Newpaper Article

    Published in the Orange Country Register, Costa Mesa Daily Breeze section, August 21, 1997, written by Yomi S. Wronge

    They say they want a revolution

    Piecemakers say anti-government crusade begins right here in Costa Mesa. Fire Department tries to enforce city codes.

    They work with their hands the way Jesus did.

    The men tile floors and construct buildings. The women sew and teach. Their craft store on Adams is a thriving $3 million enterprise with clients as far away as China.

    But the Piecemakers are not just about needlepoint and knitting doilies -- they're about revolution.

    Right here in Costa Mesa.

    "I feel God wants Costa Mesa as the city to turn the country back to Him," said Marie Kolasinski, 76, head of the 30-member group living in the Mesa Verde neighborhood.

    Kolasinski, who alternately rants about the government and extends invitations to tea, said God called the Piecemakers to expose the imposters of the country and bring America back under His ruling.

    Change will be brought about by defiance of laws.

    "The laws and codes and all the crap man has invented are more harmful to God than anything," she said.

    The group has a history of clashing with city and county officials. Last week, the Costa Mesa Fire Department had to get a court order to inspect the Piecemakers' warehouse on Logan Avenue.

    Fire Marshal Tom Macduff and city code inspectors searched the warehouse with backup from Costa Mesa police officers.

    "I took some verbal abuse the whole time I was doing the inspection." Macduff said.

    A list of misdemeanor violations -- from un-permitted construction work to hazardous electrical wiring -- will be forwarded to the group. The warehouse will be subject to another inspection down the road to make sure it complies with building regulations.

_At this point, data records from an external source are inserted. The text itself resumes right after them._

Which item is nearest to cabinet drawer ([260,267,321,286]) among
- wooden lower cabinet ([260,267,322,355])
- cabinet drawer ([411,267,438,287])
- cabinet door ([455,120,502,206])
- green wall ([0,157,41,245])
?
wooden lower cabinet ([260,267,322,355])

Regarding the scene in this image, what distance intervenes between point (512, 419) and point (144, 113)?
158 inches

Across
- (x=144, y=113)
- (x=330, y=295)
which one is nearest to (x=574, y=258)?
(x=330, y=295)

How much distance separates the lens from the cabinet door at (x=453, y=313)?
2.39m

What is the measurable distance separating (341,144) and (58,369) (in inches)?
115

    "It's not going to blow over," Macduff said.

    He's right.

    Kolasinski said firefighters have harassed the Piecemakers for years using their position to assert authority over God-loving people. Group members say they will not comply with a list of expensive repairs and have plans to go a step further.

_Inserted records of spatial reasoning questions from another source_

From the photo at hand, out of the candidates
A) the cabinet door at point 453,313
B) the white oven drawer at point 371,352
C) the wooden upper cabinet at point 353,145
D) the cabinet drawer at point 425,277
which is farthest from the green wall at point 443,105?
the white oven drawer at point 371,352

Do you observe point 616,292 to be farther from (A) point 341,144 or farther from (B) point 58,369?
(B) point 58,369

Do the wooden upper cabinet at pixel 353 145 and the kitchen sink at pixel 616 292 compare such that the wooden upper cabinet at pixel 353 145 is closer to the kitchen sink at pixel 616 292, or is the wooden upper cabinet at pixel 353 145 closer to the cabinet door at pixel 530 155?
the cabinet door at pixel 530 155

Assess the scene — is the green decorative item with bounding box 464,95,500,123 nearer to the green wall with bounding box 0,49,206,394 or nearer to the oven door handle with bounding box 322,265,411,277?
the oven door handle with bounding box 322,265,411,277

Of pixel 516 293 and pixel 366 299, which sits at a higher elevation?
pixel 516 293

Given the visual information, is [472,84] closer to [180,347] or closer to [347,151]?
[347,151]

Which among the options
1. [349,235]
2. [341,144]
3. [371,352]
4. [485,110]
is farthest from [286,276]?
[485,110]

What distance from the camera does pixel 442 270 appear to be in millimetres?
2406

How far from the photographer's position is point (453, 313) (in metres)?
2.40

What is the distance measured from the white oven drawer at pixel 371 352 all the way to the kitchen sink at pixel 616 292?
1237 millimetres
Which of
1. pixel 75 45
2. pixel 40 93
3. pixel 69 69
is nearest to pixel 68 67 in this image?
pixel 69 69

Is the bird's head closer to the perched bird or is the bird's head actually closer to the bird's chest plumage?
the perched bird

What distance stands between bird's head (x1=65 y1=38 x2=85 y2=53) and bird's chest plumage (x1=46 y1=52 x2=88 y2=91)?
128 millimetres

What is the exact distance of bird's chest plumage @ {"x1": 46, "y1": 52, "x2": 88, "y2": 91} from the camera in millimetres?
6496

    "We're not going to back down from Macduff," Kolasinski said, "Under my Constitution and the God I serve he had no right to set foot on our property with those policemen. We're going to sue Macduff for infringing on our constitutional rights."

    But the Piecemakers' wrath toward Macduff could be substituted for any government official.

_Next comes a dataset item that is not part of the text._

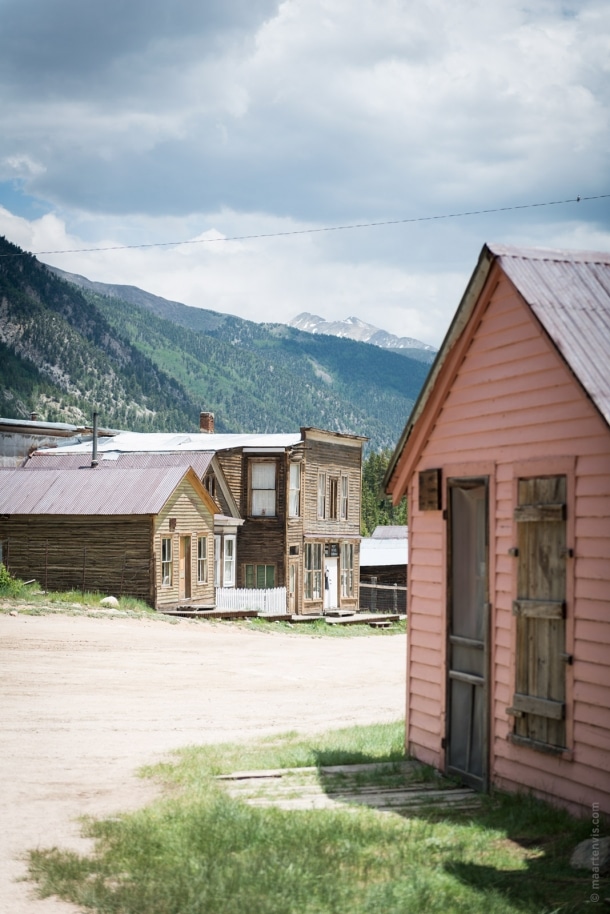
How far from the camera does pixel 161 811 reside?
→ 9.18 meters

    After inspectors said they needed a permit to operate a candy counter in 1995, the group wrote a profanity-laced letter to the county Health Department with made vague references to the Oklahoma bombing.

    Kolasinski contends her group is not dangerous, but she believes in the right to bear arms.

    She said she never threatened the Health Department or Macduff, but sees revolt as the only way to restore the country to God's command.

    "I'm willing to lose my life to get the country back under the U.S. Constitution and God," the mother of four said, crying.